How We Built the Most Reliable Data Pipeline Ever

From five-engineer startup to 200-engineer unicorn, we’ve remained focused on one goal: making business data as accessible as electricity.

Only a few years ago, 新巴黎人官方 was a five-engineer data integration startup. Now we’re a 200-engineer unicorn with this statistical profile:

It’s taken a lot of hard work to get to this point. Building a data pipeline requires just three straightforward steps — extract data, process and normalize it, and write it to a destination — but it took us many years to master those steps.

Here’s the central lesson we’ve learned: You can’t build a data replication solution once and expect it to work reliably forever, because source systems are too complex. APIs break or work unexpectedly, and there are so many edge cases that only time — and a lot of customers — can help you find and address them. On top of that, source systems continuously evolve and challenge us to adjust to those changes to make sure the replication works quickly and reliably.

This is the story of how we learned that lesson, and many others. We think of our engineering evolution as having four distinct developmental stages: crawl, walk, run and fly. We’re running now — and getting ready to fly.

First Things First: When Is a Data Pipeline “Reliable”?

We consider a pipeline reliable when:

  • All the expected data arrives at its destination
  • There are no data integrity issues
  • Any unauthorized access to the data is prevented
  • Unexpected behavior and transient issues of the source system are tolerated
  • Sync performance is adequate
  • Regional data requirements are respected and enforced

Having a reliable data pipeline comes down to these fundamentals:

Monitoring & observability. Monitoring and alerting systems must be in place. There should be a method for identifying the root cause of an issue so it can be addressed quickly.

Incident management. There must be a process to address incidents affecting customers, whenever they are reported.

Source API failures handling. Preparations must be in place for source-side failures and unexpected behavior.

Source API change tracking. To avoid breakage caused by contract changes on the source side, there should be proactive monitoring.

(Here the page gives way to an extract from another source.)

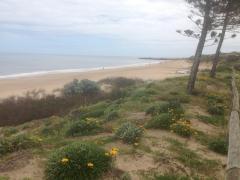 Homestay in Christies Beach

Customer support. While not directly related to reliability, support must be able to quickly triage customer requests and decide whether a simple response is needed — or if the issue should pass to the engineering team, quickly.

There are other aspects such as security, privacy and data regionality. We will leave out those issues because they deserve a separate article.

Stage 1: Crawl – Making It Work

In the first stage, our goal was to make the product work. Back then, the components that made a reliable data pipeline required a great deal of attention and rigor. Nothing happened quickly.

Monitoring and observability: Our “Wall of Shame”

Our first monitoring system was a scheduled job that sent an email with all the failing connectors to the development team twice a day. We called it the Wall of Shame. The dev team would look at this list of failing connectors and address issues — but only the ones concerning multiple connectors. In those early years, a balance between continuous reliability improvement and feature development was extremely important, because we needed to continue growing our business.

As for observability, looking into logs was our primary way to identify issue root causes. An engineer would introduce a fix and then run the connector locally to see if it succeeded. If there was success, the change made its way to production.

Incident management: The whole village

If any critical incident was noticed by employees or customers, a message was posted in the fire-alarm channel in Slack. The dev team jumped on it until we could be sure the fire had been extinguished. If any follow-up work was required, a task was assigned to an engineer to address it in the upcoming days (or weeks).

Source API failures handling: Better done than perfect

We relied on the diligence of the engineering team to manage failures on the source side. If an engineer considered edge cases and questioned any assumptions, we then went ahead, even though our engineering team had only five engineers (including CEO and VPE), and the required level of investment meant it wasn’t always feasible.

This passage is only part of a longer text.